**What needs to be done:** Rewrite the stretch of the records from the line containing "As presented in" through the end of the records as a Markdown table with the columns "Row" and "Line," giving each line its own numbered row and omitting blank lines.

(Items listed in a dataset)
····················
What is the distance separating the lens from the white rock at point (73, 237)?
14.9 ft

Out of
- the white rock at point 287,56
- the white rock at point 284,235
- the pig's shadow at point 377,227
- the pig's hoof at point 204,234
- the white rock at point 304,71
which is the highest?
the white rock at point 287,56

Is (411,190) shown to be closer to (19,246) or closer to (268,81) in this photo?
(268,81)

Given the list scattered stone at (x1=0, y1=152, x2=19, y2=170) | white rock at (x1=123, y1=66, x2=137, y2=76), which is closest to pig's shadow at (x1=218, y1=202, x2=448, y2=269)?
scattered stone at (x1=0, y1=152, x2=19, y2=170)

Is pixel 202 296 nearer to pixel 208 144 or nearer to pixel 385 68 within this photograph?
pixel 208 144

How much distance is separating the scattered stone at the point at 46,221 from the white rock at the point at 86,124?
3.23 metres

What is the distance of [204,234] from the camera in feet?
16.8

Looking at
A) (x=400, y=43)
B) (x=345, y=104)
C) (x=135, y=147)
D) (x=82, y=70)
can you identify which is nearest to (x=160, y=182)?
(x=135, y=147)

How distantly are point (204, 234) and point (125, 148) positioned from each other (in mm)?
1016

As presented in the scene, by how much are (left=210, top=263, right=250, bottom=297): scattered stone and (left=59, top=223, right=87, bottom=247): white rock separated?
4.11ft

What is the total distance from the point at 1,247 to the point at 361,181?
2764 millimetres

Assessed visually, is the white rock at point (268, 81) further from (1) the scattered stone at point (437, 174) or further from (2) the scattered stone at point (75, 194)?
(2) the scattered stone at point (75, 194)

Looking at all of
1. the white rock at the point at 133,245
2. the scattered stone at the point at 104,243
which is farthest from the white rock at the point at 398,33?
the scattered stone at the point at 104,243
····················
**Response for this exercise:**
| Row | Line |
|---|---|
| 1 | As presented in the scene, by how much are (left=210, top=263, right=250, bottom=297): scattered stone and (left=59, top=223, right=87, bottom=247): white rock separated? |
| 2 | 4.11ft |
| 3 | What is the total distance from the point at 1,247 to the point at 361,181? |
| 4 | 2764 millimetres |
| 5 | Assessed visually, is the white rock at point (268, 81) further from (1) the scattered stone at point (437, 174) or further from (2) the scattered stone at point (75, 194)? |
| 6 | (2) the scattered stone at point (75, 194) |
| 7 | Looking at all of |
| 8 | 1. the white rock at the point at 133,245 |
| 9 | 2. the scattered stone at the point at 104,243 |
| 10 | which is farthest from the white rock at the point at 398,33? |
| 11 | the scattered stone at the point at 104,243 |